In der ersten Pause hatte der Eiserne ein Einsehen, beendete seinen Streik und verschwand weder in der Höhe. Dass der Bühnenraum, sprich das Palais von Faninal, nach diesem Vorspiel mit einem Sonderapplaus bedacht wurde, lag wohl auch an der Erleichterung, doch noch etwas von der Ausstattung Kaspar Glarners zu sehen zu bekommen. Zudem beeindruckte der Auftakt des zweiten Aktes tatsächlich mit einer Raum- und Kostümopulenz. Die Phantasiebarock-Kostüme im Hause des Aufsteigers Faninal (der seine Tochter als Krönung einen Alt-Adligen heiraten lassen will) mögen von dessen Ambitionen zum gesellschaftlichen Aufstieg inspiriert sein. Gerd Vogel verkörpert ihn gekonnt und mit dosiertem Selbstbewusstsein. Trotz seiner pseudomodischen Frisur. Seltsam bleibt die schräge Vorliebe Sophies für überlange weiße Stiefel zum karierten Minirock.
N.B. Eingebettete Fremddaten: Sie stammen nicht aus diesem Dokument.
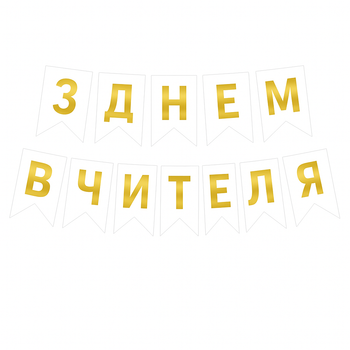 Напис на прапорцях 16*12 см З Днем вчителя по-русски Білий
Besonders Ki-Hyun Park hat es als Ochs schwer, dem notorisch übergriffigen Grabscher (auch zwischen seine eigenen Schenkel) einen Rest des Man-ist-was-man-ist-Selbstbewusstseins entgegenzusetzen. Vor der konkreten räumlichen und zeitlichen Verortung in die marmorierte spiegelnde Farbopulenz einer abstrakten Zeitlosigkeit auszuweichen und mit Handy, Mini und Kondomen Gegenwart zu behaupten ist das eine. Die szenische Umsetzung der musikalisch betörenden Überreichung der Silberrose oder die Komödienturbulenz des dritten Aufzuges auf die erotischen Probleme des Ochs zu reduzieren, darf man dabei dennoch als Verlust empfinden. Wobei der Ersatz der Schlusspointe der Oper, zu dem der (hier gestrichene) Diener der Marschallin nach einem Taschentuch greift, durch ein geheimnisvolles Bewegen des Vorhangs als selbstironisches Augenzwinkern zu ersetzen, wiederum Witz hat.
Am Ende beflügelte auch die Erleichterung, dass es noch mal gut gegangen ist, den Beifall für alle Akteure.

Musikalische Leitung: Fabrice Bollon, Inszenierung: Walter Sutcliffe, Bühnenbild: Kaspar Glarner, Kostüme
Kaspar Glarner, Video: Anke Tornow, Choreinstudierung: Johannes Köhler, Einstudierung Kinderchor: Bartholomew Berzonsky, Dramaturgie: Boris Kehrmann, Mit: Romelia Lichtenstein (Feldmarschallin Fürstin Werdenberg), Ki-Hyun Park (Baron Ochs auf Lerchenau), Yulia Sokolik (Octavian), Gerd Vogel (Herr von Faninal), Franziska Krötenheerdt (Sophie), Vanessa Waldhart (Jungfer Marianne Leitmetzerin), Robert Sellier (Valzacchi), Gabriella Guilfoil (Annina), Chulhyun Kim (Ein Sänger), Michael Zehe (Ein Notar / Ein Polizeikommissar).